**TASKS:**
1 - Under what license is ORCA released, according to the ORCA page?
2 - Please reproduce everything in the ORCA page from "Skip to content" down to "resources are exhausted.".

Skip to content

ORCA - Orchestration for Research Cloud Access

ORCA Logo

ORCA enables research institutions to seamlessly burst Kubernetes workloads from on-premises Kubernetes clusters to AWS, with native support for GPU-intensive AI/ML computing.

What is ORCA?

ORCA (Orchestration for Research Cloud Access) is a Kubernetes Virtual Kubelet provider that allows research Kubernetes clusters to dynamically extend capacity to AWS when local resources are exhausted.

Key Features

  • 🎓 Research-First Design - Built for academic and research workloads
  • 🖥️ AI/ML Accelerators - Support for NVIDIA GPUs (P6, P5, P4d, G6e), AWS Trainium, Inferentia, and FPGAs
  • 🎯 Explicit Control - Users specify exact instance types, not guessed
  • 💰 Cost-Aware - Budget controls, cost tracking, spot instance support
  • 🔓 Open Source - Apache 2.0 licensed, community-driven

Architecture Overview

graph TB
    subgraph "Research Cluster"
        K8S[Kubernetes API]
        VK[ORCA Virtual Kubelet]
        POD[Pod with GPU Request]
    end

    subgraph "AWS"

**RECORDS:**

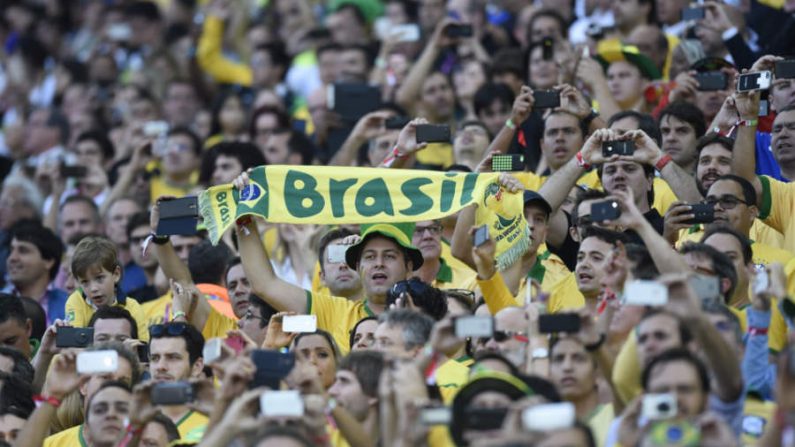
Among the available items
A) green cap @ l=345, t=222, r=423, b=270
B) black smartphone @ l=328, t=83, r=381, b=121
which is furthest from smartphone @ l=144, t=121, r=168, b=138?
green cap @ l=345, t=222, r=423, b=270

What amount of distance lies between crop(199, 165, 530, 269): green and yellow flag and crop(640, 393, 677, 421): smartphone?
308cm

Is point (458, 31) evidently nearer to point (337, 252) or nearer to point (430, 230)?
point (430, 230)

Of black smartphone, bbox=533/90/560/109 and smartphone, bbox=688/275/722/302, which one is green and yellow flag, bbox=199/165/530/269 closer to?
black smartphone, bbox=533/90/560/109

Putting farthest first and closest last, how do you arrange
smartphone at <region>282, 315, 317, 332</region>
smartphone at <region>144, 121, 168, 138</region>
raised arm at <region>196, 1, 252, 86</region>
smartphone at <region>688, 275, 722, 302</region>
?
raised arm at <region>196, 1, 252, 86</region> < smartphone at <region>144, 121, 168, 138</region> < smartphone at <region>282, 315, 317, 332</region> < smartphone at <region>688, 275, 722, 302</region>

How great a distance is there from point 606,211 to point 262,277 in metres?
2.52

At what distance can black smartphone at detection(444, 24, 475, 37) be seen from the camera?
13.8 meters

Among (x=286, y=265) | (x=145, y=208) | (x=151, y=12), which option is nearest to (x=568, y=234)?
(x=286, y=265)

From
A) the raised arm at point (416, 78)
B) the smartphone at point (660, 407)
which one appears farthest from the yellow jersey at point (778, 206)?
the raised arm at point (416, 78)

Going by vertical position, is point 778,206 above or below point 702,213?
above

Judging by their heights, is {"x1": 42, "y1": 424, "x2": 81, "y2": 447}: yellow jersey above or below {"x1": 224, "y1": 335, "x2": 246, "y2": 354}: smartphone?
below

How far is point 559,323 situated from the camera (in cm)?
815

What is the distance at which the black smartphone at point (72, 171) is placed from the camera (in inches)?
571

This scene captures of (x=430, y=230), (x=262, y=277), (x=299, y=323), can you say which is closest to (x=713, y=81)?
(x=430, y=230)

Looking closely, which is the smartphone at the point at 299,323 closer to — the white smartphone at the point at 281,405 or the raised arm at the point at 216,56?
the white smartphone at the point at 281,405
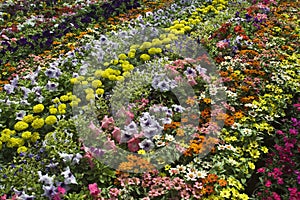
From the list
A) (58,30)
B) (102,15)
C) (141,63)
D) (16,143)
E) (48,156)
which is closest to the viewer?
(48,156)

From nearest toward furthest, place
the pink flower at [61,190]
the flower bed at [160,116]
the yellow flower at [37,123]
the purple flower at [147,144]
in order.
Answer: the pink flower at [61,190] < the flower bed at [160,116] < the purple flower at [147,144] < the yellow flower at [37,123]

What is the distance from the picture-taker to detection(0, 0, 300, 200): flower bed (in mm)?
2768

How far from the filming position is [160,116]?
340 cm

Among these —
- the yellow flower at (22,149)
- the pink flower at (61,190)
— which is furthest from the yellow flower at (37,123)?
the pink flower at (61,190)

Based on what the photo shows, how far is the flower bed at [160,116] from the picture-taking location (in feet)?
9.08

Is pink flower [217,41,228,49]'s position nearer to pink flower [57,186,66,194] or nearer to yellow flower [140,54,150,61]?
yellow flower [140,54,150,61]

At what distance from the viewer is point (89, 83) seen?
12.7 feet

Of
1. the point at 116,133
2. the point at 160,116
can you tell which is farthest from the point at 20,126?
the point at 160,116

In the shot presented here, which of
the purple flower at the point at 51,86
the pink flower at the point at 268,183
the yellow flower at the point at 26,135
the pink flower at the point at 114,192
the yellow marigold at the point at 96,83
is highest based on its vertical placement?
the yellow marigold at the point at 96,83

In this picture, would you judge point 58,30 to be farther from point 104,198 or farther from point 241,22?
point 104,198

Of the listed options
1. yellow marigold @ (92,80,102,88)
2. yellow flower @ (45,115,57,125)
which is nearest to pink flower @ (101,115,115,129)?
yellow flower @ (45,115,57,125)

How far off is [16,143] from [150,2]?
199 inches

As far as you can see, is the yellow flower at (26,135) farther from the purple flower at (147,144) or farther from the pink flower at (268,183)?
the pink flower at (268,183)

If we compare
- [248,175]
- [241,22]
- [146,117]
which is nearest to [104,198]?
[146,117]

**PROBLEM SOLUTIONS:**
1 - Apache 2.0

2 -
Skip to content

ORCA - Orchestration for Research Cloud Access

ORCA Logo

ORCA enables research institutions to seamlessly burst Kubernetes workloads from on-premises Kubernetes clusters to AWS, with native support for GPU-intensive AI/ML computing.

What is ORCA?

ORCA (Orchestration for Research Cloud Access) is a Kubernetes Virtual Kubelet provider that allows research Kubernetes clusters to dynamically extend capacity to AWS when local resources are exhausted.